汽车ETF(516110)收涨超2.1%,汽车以旧换新政策支持内需
Mei Ri Jing Ji Xin Wen·2026-01-16 08:31

Core Viewpoint - The automotive ETF (516110) rose over 2.1% on January 16, supported by the vehicle trade-in policy aimed at boosting domestic demand. The policy is set to transition from fixed subsidies to proportional subsidies based on vehicle prices, with the maximum subsidy aligning with 2025 levels.

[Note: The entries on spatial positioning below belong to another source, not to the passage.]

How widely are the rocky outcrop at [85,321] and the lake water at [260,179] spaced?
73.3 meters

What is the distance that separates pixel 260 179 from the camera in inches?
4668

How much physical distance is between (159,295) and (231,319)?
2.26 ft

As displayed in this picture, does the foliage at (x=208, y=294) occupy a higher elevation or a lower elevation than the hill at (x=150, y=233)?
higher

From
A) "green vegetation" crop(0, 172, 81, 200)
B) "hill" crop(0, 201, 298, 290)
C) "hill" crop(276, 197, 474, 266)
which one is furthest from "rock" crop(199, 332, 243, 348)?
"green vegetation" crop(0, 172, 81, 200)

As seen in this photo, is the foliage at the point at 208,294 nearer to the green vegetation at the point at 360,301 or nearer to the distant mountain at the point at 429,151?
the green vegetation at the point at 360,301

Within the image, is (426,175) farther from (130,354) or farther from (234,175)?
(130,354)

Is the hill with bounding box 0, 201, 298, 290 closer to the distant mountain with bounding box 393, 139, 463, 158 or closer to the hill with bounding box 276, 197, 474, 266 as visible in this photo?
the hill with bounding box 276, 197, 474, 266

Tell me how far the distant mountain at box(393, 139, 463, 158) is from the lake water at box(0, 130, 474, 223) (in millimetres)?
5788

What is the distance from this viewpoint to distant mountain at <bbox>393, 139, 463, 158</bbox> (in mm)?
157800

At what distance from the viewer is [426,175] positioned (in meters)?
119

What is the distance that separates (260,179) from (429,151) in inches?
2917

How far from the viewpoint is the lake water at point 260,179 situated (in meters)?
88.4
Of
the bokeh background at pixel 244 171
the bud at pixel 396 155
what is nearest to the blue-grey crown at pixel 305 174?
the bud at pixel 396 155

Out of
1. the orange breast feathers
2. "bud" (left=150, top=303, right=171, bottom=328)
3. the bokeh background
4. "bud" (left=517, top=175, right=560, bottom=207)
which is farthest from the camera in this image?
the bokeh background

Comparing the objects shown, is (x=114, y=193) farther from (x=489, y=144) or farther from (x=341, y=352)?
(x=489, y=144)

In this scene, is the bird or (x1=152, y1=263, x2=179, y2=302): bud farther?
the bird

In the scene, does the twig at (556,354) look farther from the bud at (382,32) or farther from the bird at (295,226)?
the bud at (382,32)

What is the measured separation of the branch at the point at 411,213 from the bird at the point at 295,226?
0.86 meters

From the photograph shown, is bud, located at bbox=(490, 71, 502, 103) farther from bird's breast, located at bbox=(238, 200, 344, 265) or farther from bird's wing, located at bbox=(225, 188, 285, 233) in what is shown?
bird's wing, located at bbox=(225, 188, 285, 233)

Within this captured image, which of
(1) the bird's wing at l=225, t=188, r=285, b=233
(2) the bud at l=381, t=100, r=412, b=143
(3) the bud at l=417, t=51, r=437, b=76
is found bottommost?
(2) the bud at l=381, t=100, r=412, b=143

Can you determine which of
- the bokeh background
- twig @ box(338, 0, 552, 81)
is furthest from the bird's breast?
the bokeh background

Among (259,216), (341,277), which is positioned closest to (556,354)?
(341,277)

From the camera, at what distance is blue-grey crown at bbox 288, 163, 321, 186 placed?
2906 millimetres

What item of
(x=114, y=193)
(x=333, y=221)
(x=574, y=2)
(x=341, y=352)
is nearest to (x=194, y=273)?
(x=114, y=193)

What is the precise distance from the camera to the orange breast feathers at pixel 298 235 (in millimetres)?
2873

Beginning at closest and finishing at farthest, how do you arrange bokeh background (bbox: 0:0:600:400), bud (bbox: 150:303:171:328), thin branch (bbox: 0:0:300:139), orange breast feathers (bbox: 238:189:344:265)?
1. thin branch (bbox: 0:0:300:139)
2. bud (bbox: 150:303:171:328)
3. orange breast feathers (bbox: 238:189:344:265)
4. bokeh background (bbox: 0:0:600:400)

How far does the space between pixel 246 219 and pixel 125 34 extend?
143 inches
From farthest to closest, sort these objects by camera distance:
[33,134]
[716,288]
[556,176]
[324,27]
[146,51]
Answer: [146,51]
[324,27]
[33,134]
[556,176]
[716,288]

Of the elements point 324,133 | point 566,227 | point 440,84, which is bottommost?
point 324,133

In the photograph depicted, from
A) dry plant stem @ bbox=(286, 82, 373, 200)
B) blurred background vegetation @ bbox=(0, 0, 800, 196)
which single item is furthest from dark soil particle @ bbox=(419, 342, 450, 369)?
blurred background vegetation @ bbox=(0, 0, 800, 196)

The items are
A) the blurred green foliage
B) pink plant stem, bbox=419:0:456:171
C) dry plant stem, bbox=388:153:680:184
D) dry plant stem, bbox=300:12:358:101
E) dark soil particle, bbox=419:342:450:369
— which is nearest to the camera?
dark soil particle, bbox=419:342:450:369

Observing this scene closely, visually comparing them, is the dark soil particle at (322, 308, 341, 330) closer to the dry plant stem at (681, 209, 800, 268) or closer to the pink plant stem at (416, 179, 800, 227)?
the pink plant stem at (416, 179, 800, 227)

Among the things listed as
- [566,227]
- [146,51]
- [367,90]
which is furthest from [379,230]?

This is expected to stabilize market expectations and provide strong support for domestic demand in Q1 2026, while also helping to elevate vehicle price averages and restore industry profits [1]. Group 1 - The vehicle trade-in policy is scheduled to be implemented in 2026, shifting from fixed subsidies to proportional subsidies based on vehicle prices [1]. - The maximum subsidy amount will align with 2025 levels, which is expected to stabilize market expectations [1]. - The policy is anticipated to provide strong support for domestic demand in Q1 2026, aiding in the recovery of industry profits [1]. Group 2 - The commercial vehicle sector, particularly heavy trucks and buses, is expected to benefit from the policy, alongside ongoing export growth [1]. - Heavy truck sales are projected to exceed 1.15 million units in 2026, supported by natural scrappage of National IV and V vehicles and high export growth [1]. - The bus sector is expected to see increased sales due to the rollout of new energy bus subsidies and the upcoming export peak season [1]. Group 3 - The automotive ETF (516110) tracks the 800 Automotive Index (H30015), which includes listed companies in the automotive sector, covering vehicle manufacturing, parts supply, and automotive services [1]. - The index aims to reflect the overall performance and market trends of the automotive industry [1]. - The outlook remains positive for domestic passenger vehicles, focusing on smart technology, high-end products, and a strong cycle of new energy exports [1].